___ SUPPLIED PASSAGE ___

Course Title: Data Preprocessing

Part A: Course Overview

Course Title: Data Preprocessing

Credit Points: 12.00


Course Code




Learning Mode

Teaching Period(s)


City Campus


171H School of Science


Sem 1 2021,
Sem 1 2022,
Sem 2 2022,
Sem 1 2023,
Sem 2 2023

Course Coordinator: Dr. Sona Taheri

Course Coordinator Phone: +61 3 9925 2526

Course Coordinator Email:

Course Coordinator Location: 15.04.02

Course Coordinator Availability: by email

Pre-requisite Courses and Assumed Knowledge and Capabilities

Assumed Knowledge

Applied business mathematics

Course Description

Real-world data is commonly incomplete, noisy, and inconsistent. You will be equipped with the skills needed to prepare all forms of untidy data for analysis. You will learn about the core concepts of data wrangling, namely tidy data, data integration, data cleaning, data transformation, data standardisation, data discretisation, and data reduction. You will develop and apply your data wrangling skills to complex, noisy, and inconsistent real-world data using leading open-source software R.


Objectives/Learning Outcomes/Capability Development

This course contributes to the following Program Learning Outcomes for BP330, Bachelor of Space Science.

Understanding science and engineering

  • You will demonstrate an understanding of the scientific method and engineering fundamentals and an ability to apply them in practice.

Knowledge and technical competence

  • You will have broad knowledge in space science and technology with deep knowledge in its core concepts.
  • You will have knowledge in at least one discipline other than your primary discipline and some understanding of interdisciplinary linkages.

Inquiry and Problem Solving

  • You will be able to choose appropriate tools and methods to solve scientific problems within your area of specialisation.
  • You will demonstrate well-developed problem-solving skills, applying your knowledge and using your ability to think analytically and creatively.

Information literacy

  • You will develop a capacity for independent and self-directed work.
  • You will work responsibly, safely, legally, and ethically.
  • You will develop an ability to work collaboratively.

___ RECORDS PROVIDED ___

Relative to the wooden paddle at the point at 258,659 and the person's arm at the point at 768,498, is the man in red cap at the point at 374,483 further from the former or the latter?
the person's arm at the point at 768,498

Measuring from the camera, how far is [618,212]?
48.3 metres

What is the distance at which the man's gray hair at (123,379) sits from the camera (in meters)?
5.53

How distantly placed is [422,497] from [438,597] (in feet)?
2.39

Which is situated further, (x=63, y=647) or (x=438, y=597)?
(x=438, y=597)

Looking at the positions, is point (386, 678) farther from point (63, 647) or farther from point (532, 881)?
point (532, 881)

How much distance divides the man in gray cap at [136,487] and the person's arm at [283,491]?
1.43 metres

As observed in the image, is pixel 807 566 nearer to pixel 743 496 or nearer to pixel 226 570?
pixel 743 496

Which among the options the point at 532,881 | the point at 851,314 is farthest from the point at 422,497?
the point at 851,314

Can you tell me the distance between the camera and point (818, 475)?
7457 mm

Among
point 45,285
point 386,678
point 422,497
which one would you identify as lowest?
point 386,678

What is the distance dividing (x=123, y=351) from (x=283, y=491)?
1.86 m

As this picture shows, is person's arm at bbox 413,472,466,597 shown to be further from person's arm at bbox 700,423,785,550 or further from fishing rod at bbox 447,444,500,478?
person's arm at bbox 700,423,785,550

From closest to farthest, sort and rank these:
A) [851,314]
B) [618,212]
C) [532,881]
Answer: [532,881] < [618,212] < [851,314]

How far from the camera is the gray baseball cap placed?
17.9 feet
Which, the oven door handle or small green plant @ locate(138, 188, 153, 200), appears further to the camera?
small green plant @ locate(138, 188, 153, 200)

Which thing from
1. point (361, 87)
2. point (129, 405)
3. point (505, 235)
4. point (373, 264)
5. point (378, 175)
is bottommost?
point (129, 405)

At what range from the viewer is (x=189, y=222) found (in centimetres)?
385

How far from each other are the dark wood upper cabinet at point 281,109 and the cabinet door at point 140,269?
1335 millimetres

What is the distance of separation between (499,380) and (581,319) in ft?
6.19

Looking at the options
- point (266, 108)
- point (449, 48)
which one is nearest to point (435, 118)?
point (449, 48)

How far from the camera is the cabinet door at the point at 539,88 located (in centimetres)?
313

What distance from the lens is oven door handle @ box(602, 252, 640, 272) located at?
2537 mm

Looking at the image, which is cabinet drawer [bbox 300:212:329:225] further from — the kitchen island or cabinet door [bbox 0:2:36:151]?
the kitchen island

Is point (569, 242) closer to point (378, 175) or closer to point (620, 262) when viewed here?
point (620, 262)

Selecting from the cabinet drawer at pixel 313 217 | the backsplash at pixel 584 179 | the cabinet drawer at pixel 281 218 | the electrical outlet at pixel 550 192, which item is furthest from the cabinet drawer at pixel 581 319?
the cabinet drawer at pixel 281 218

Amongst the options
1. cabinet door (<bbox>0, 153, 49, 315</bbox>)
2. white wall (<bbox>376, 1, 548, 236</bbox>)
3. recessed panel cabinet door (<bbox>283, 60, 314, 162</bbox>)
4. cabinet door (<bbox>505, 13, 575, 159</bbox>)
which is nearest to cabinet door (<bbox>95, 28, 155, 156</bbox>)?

___

§ **TASK INSTRUCTIONS**
Reproduce, word for word, the stretch of the Data Preprocessing course outline from "This course contributes" through "them in practice.".

§ **TASK SOLUTION**
This course contributes to the following Program Learning Outcomes for BP330, Bachelor of Space Science.

Understanding science and engineering

  • You will demonstrate an understanding of the scientific method and engineering fundamentals and an ability to apply them in practice.